The interpreter updates some abstract machine state, depending on the language:

  • Program counter
  • Stack (Wasm)
  • Registers (RISC-V)
  • Memory
  • Call stack
  • Locals / globals

For example:

ThingInputOutputWhat happens
InterpreterProgramResultExecutes directly
CompilerProgramProgramProduces executable
TranspilerProgramProgramRewrites language
JITProgramProgramCompiles during execution

Interpreter in VM and zkVM contexts

This is where it gets interesting.

In zk systems:

  • You cannot just run the program
  • You must prove that you ran it correctly

So many zkVMs do this:

“Interpreter, but constrained.”

That means:

  • Each interpreter step becomes a trace row
  • “Execute” becomes algebraic constraints

This is exactly how systems like OpenVM think about execution.

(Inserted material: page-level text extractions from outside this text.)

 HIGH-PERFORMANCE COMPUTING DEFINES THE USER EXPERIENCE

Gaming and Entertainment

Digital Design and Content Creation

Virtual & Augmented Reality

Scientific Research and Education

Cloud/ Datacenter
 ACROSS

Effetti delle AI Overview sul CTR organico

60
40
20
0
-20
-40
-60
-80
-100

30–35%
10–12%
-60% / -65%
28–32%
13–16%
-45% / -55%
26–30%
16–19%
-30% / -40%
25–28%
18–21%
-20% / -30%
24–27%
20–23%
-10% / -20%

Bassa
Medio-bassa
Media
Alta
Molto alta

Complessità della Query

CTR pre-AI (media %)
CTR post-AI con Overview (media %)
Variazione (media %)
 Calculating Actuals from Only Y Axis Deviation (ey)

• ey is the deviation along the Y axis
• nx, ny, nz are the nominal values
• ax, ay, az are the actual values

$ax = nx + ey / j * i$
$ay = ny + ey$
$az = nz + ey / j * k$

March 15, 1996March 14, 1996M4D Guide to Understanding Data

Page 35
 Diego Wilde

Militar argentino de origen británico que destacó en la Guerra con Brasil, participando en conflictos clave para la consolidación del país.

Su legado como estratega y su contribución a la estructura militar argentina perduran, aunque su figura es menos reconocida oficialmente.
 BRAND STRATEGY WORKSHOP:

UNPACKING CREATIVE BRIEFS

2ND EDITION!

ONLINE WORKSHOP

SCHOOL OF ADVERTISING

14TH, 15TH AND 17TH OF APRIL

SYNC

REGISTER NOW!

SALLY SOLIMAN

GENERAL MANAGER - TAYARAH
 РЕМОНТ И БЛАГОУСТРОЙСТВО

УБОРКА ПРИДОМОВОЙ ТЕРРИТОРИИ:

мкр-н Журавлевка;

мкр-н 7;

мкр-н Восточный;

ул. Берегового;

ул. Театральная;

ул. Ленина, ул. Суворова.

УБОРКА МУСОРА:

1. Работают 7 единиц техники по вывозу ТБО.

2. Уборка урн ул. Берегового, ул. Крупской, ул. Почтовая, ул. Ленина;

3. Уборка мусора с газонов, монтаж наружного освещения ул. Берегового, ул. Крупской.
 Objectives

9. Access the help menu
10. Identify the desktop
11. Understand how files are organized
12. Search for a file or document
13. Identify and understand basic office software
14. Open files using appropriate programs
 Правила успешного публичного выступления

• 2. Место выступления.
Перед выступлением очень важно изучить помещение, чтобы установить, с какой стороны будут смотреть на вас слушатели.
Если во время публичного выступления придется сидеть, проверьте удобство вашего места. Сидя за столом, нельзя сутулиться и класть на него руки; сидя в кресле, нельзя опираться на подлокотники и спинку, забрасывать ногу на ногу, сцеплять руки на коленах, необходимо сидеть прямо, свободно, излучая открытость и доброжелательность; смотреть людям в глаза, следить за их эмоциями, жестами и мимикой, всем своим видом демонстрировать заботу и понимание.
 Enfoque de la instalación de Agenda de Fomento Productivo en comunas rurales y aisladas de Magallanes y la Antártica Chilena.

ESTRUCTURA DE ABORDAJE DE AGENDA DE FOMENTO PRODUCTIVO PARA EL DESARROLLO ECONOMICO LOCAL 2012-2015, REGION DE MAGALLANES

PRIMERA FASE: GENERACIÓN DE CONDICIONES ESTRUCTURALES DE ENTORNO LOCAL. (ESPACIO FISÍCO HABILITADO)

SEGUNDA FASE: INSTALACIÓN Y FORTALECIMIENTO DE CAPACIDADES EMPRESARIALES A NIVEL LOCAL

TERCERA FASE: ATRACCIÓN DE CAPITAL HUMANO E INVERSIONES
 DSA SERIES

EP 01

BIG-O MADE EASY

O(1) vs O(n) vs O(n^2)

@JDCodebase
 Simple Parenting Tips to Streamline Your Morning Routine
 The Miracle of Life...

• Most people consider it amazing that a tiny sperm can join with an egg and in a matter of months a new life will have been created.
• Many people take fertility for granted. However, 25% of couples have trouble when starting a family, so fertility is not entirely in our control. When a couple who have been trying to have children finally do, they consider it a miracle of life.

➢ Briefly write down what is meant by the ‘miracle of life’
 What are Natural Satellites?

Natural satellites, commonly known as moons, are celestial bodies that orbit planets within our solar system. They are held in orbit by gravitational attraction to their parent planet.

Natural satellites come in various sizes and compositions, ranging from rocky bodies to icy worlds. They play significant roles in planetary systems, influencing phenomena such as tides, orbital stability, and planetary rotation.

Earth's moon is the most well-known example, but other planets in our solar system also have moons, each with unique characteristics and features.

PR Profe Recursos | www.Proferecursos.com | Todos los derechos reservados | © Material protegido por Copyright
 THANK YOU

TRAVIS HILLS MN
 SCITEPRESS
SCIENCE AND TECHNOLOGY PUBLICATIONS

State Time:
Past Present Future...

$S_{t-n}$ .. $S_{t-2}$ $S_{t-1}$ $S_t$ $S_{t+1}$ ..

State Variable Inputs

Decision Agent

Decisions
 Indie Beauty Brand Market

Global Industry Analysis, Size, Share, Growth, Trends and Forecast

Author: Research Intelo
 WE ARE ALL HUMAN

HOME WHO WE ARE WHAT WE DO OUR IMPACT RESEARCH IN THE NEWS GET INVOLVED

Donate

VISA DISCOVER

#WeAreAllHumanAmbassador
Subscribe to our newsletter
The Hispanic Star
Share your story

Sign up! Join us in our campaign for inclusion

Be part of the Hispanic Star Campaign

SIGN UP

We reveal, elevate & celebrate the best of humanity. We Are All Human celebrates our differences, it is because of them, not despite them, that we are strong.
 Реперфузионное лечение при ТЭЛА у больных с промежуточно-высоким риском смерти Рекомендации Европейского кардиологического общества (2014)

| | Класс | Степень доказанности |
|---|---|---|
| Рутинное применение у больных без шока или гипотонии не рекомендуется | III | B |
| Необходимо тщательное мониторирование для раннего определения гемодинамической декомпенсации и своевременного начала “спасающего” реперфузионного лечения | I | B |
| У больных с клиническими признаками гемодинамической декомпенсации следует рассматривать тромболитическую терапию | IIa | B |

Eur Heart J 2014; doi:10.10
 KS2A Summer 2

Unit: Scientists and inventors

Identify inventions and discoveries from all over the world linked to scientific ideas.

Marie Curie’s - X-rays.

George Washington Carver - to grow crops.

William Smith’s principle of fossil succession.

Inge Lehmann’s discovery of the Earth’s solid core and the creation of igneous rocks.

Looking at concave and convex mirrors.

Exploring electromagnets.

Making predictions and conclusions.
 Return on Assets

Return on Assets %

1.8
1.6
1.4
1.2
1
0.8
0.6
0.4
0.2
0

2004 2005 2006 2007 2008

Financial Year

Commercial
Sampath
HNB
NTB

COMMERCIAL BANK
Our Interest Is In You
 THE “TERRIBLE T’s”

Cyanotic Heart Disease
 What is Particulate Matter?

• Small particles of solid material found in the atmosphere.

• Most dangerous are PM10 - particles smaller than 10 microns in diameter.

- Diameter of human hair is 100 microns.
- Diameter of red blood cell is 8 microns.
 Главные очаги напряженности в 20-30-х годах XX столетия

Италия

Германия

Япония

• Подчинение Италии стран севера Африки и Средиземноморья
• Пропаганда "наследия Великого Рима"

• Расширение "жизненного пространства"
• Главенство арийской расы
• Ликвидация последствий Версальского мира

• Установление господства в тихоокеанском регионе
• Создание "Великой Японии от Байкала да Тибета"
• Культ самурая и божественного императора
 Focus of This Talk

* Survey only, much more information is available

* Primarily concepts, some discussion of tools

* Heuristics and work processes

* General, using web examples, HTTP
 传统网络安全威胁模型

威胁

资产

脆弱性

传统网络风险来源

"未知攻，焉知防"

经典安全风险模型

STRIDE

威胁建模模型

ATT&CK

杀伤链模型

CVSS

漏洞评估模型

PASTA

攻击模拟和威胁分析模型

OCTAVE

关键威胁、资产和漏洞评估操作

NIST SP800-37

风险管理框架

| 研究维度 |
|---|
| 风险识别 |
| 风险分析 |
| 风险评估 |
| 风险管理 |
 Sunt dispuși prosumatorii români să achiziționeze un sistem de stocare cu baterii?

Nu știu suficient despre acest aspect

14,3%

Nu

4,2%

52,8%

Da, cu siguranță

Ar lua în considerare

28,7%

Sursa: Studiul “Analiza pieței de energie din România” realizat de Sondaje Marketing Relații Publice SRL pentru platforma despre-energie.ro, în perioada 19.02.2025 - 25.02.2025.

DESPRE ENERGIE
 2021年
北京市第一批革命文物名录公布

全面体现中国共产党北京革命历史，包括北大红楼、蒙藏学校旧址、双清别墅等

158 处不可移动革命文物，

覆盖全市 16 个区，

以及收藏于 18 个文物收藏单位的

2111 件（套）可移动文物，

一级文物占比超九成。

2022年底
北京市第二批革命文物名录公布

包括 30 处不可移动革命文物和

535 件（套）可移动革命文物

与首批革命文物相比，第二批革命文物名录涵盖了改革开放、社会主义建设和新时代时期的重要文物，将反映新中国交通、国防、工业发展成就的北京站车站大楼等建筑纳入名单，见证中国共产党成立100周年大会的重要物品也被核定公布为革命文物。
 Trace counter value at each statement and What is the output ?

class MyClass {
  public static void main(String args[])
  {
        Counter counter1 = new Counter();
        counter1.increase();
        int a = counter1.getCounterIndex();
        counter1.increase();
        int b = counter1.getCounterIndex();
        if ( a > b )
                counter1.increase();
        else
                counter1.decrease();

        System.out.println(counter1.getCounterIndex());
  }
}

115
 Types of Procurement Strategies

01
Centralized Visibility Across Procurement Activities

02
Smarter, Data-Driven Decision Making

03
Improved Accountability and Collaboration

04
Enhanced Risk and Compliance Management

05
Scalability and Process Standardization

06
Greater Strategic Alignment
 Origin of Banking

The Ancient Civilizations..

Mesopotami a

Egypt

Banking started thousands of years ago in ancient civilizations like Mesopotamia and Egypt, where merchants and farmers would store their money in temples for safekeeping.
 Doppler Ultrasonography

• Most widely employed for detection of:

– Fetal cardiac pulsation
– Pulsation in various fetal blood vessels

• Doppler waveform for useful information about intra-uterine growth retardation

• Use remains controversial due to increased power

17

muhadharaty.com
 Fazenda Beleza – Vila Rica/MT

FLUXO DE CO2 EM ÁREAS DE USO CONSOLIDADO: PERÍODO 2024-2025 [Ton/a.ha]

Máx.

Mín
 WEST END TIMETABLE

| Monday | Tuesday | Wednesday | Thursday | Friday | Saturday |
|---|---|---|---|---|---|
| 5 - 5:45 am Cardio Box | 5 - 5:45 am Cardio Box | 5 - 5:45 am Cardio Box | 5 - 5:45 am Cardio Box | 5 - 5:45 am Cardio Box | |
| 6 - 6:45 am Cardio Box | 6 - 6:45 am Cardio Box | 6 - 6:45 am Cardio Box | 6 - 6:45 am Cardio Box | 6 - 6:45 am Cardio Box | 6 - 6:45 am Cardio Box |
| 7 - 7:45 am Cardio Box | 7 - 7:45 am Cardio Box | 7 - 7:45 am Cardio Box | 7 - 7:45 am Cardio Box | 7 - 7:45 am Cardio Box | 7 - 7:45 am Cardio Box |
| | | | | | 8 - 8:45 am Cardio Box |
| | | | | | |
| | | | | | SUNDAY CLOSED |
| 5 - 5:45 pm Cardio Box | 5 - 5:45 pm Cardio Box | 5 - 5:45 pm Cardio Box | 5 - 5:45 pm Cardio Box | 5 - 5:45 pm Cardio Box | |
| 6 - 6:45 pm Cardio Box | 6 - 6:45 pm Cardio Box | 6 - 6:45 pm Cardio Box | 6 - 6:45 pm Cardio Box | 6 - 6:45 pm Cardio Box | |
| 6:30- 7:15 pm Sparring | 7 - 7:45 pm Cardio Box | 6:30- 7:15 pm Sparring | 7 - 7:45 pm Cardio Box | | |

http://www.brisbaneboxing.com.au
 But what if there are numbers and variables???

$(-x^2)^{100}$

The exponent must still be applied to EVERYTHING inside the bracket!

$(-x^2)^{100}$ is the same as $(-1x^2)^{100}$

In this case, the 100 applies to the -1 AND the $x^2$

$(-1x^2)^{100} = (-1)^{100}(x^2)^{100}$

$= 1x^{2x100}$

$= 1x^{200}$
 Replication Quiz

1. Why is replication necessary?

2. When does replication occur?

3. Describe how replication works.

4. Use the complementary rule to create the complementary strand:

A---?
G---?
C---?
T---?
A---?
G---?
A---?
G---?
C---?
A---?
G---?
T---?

Interpreter vs runtime (how they relate)

Interpreter

  • Executes instructions
  • Defines how each instruction updates state
  • Has the main execution loop

Think:

“Given this instruction, what happens now?”


Runtime

  • The whole environment a program runs in
  • Usually includes:
    • interpreter (or JIT)
    • memory management
    • stack / call frames
    • syscalls / host functions
    • standard library support

Concrete examples

WebAssembly

  • Runtime: Wasmtime, Wasmer
  • Interpreter: the component that executes Wasm bytecode
  • Also includes:
    • host functions
    • linear memory
    • module instantiation

RISC-V

  • Interpreter/emulator: Spike, QEMU
  • Runtime: OS + loader + syscall layer

The interpreter alone can’t run real programs without runtime support.